Every filter / sort / group decision is encoded in the URL on the Studio side, so a teammate can paste a link to "the Low-confidence rows on sales.orders, sorted by description length" and land on the same view.

Multi-select + bulk actions

Each row has a checkbox in the leftmost column; a header checkbox toggles every visible row. Once at least one row is selected, the header surfaces a Selected: N chip and a bulk-action menu:

  • Accept selected — applies the AMX candidate as-is to every selected row.
  • Skip selected — marks every selected row as skipped without touching the candidate.
  • Re-run selected — fires a fresh draft for the selected rows (opens the same Re-Run modal documented on Studio → Run detail).
  • Clear edits on selected — drops any inline edits the reviewer made and reverts to the AMX candidate.

Selections are bound to the filtered set: pick "Pending + Low", check the header box, and the action applies only to the rows that matched the filter. A confirmation modal prints the row count and the target DB before any mutation lands so a stray bulk Accept can not destroy a thousand rows by accident.

Keyboard navigation

The Studio Results tab is keyboard-drivable:

Key Action
j / k (or arrows) Move row cursor down / up
Enter Open the focused row's inline editor
a Accept the focused row
s Skip the focused row
e Edit (open inline editor; same as Enter)
1 / 2 / 3 Pick alternative 1 / 2 / 3 for the focused row
x Toggle multi-select on the focused row
Shift + x Range-select between the cursor and the last toggled row
n / p Next / previous page
? Open shortcut cheatsheet

The cheatsheet (?) is the canonical reference; the table above is a snapshot of the most-used shortcuts.

In the REPL, /analyze review presents each row as a numbered picker: type a number to pick a candidate description, s to skip the row, or o to write your own text.

Column-level review

Tables are reviewed in two layers:

  1. The table description. One row at the top of the table's slice in the Results tab. Same affordances as any other row: accept, edit, skip.
  2. Each column. Indented under the table row. Column rows carry the candidate description, confidence pill, and an alternatives carousel (/n_alternatives-controlled candidate count). The reviewer picks one with the number key, edits inline, or skips.

A skip on a single column does not invalidate the table description.
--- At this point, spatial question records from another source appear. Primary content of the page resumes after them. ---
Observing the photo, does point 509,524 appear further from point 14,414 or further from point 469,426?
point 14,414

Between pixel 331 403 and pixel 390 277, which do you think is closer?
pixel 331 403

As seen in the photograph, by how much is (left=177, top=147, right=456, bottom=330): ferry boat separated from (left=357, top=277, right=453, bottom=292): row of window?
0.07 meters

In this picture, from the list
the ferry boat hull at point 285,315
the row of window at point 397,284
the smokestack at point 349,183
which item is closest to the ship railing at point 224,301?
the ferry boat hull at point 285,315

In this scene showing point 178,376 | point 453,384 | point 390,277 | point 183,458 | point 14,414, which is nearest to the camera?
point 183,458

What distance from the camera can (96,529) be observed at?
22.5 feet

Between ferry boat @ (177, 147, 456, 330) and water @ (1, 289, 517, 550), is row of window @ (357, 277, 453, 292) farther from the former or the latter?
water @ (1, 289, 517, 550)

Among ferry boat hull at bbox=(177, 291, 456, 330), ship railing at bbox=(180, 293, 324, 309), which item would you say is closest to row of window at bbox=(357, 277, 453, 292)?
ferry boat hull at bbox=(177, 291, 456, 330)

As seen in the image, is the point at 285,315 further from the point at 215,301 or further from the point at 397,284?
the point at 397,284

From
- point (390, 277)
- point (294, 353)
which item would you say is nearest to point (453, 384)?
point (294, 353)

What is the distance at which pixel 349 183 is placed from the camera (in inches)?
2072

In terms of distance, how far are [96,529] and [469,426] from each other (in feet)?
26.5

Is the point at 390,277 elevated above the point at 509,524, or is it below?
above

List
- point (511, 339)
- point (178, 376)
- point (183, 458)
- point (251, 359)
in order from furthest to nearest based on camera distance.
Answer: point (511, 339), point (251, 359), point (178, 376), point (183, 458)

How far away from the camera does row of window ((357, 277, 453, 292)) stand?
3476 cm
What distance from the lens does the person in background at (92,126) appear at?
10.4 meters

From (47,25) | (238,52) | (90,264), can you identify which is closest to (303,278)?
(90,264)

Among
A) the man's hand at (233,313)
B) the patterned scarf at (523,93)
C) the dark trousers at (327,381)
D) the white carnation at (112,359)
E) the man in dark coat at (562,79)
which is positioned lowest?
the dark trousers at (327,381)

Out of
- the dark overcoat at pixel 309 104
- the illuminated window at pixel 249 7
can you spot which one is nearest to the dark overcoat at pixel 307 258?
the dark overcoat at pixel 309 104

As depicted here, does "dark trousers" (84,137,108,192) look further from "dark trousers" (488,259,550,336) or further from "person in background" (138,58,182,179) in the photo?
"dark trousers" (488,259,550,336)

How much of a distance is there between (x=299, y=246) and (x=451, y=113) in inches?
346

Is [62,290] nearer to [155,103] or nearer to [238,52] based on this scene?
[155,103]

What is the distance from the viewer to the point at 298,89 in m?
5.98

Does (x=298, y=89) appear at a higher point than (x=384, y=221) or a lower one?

A skip on the table description does not invalidate column work below it — the orchestrator keeps the two as independent rows in run_results, so partial reviews are normal and the Pending queue reflects exactly what hasn't been touched.

column_overrides persistence

When a reviewer edits a column inline, AMX records the override in the run row's column_overrides field. A subsequent /rerun (or the Re-Run button) reads the field and skips those columns by default — the reviewer's chosen text wins. Pass --ignore-overrides to re-draft from scratch when you explicitly want a fresh attempt on every column.

The same field carries forward into /analyze schedule rows: a schedule that was added with column-level picks persists the override block, so the next fire re-uses it.

Pagination

Studio paginates the Results tab at 100 rows per page; the page-size picker goes 25 / 50 / 100 / 250. The pager surfaces total row count and a "jump to page" input so a reviewer can resume on page 7 the next morning without losing place. URL state again preserves the page across reloads.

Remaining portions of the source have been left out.